Results suggest greater emphasis on managing slumber habits of people with AD risk
Newswise, October 29, 2015 — Chemical changes in brain cells caused by disturbances in the body’s day-night cycle may be a key underlying cause of the learning and memory loss associated with Alzheimer’s disease, according to a University of California, Irvine study.
The research on mice, led by UCI biomedical engineering professor Gregory Brewer, provides the first evidence that circadian rhythm-altering sleep disruptions similar to jet lag promote memory problems and chemical alterations in the brain.
Clinical application of this finding may lead to more emphasis on managing the sleep habits of people at risk for Alzheimer’s disease and those with mild cognitive impairment. Study results appear online in the Journal of Alzheimer’s Disease.
People with Alzheimer’s often have problems with sleeping or may experience changes in their slumber schedule. Scientists do not completely understand why these disturbances occur.
“The issue is whether poor sleep accelerates the development of Alzheimer’s disease or vice versa,” said Brewer, who’s affiliated with UCI’s Institute for Memory Impairments and Neurological Disorders. “It’s a chicken-or-egg dilemma, but our research points to disruption of sleep as the accelerator of memory loss.”
In order to examine the link between learning and memory and circadian disturbances, his team altered normal light-dark patterns with an eight-hour shortening of the dark period every three days for young mouse models of Alzheimer’s disease and normal mice.
The resulting jet lag greatly reduced activity in both sets of mice, and the researchers found that in water maze tests, the AD mouse models had significant learning impairments absent in the AD mouse models not exposed to light-dark variations and in normal mice with jet lag.
In follow-up tissue studies, they saw that jet lag caused a decrease in glutathione levels in the brain cells of all the mice.

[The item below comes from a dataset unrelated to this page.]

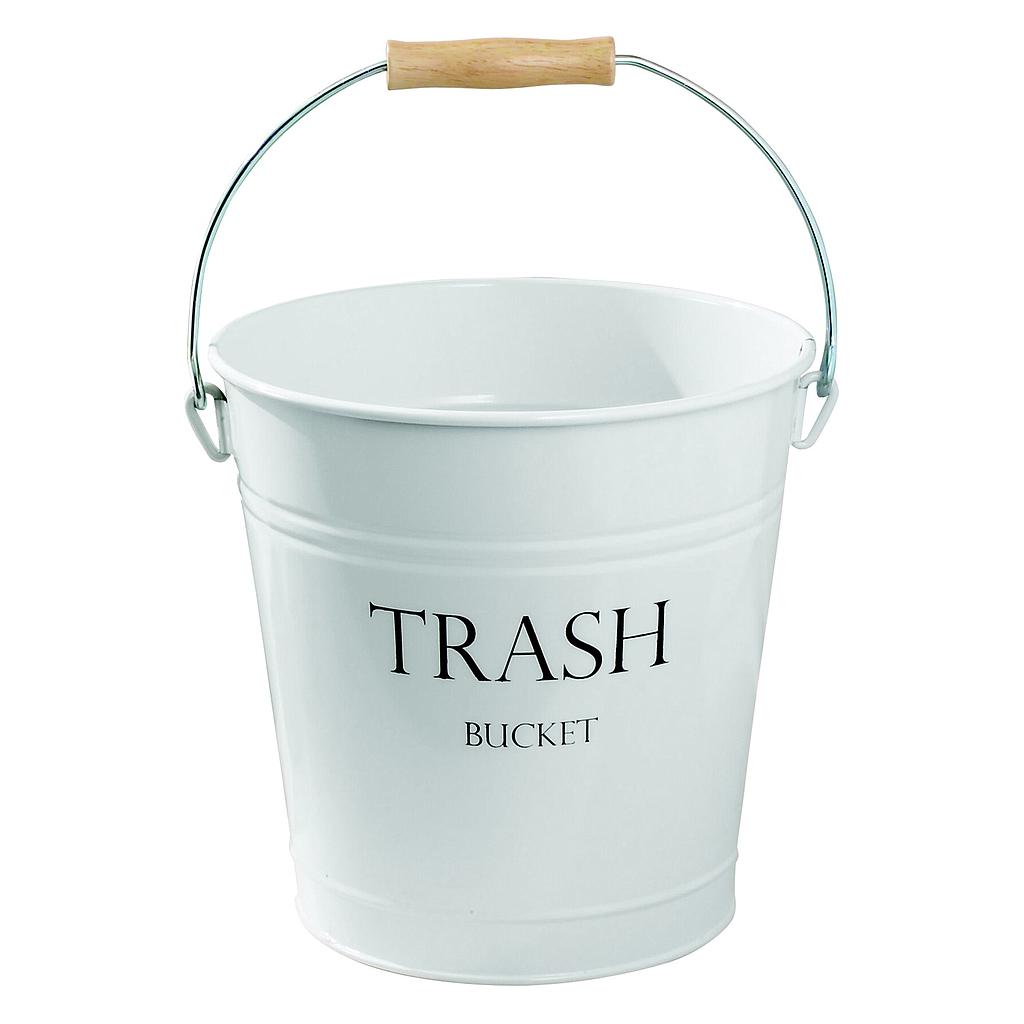 BALDE CAN BLANCO INTER 01110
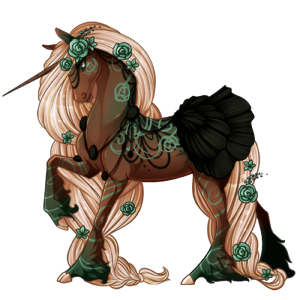 pet #3334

But these levels were much lower in the AD mouse models and corresponded to poor performance in the water maze tests. Glutathione is a major antioxidant that helps prevent damage to essential cellular components.
Glutathione deficiencies produce redox changes in brain cells. Redox reactions involve the transfer of electrons, which leads to alterations in the oxidation state of atoms and may affect brain metabolism and inflammation.

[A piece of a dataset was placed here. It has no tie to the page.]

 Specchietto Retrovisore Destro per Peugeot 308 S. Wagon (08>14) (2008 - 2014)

Brewer pointed to the accelerated oxidative stress as a vital component in Alzheimer’s-related learning and memory loss and noted that potential drug treatments could target these changes in redox reactions.
“This study suggests that clinicians and caregivers should add good sleep habits to regular exercise and a healthy diet to maximize good memory,” he said.
Kelsey LeVault and Shelley Tischkau of the Southern Illinois University School of Medicine contributed to the research, which received support from the National Institutes of Health (grant R01 AG032431).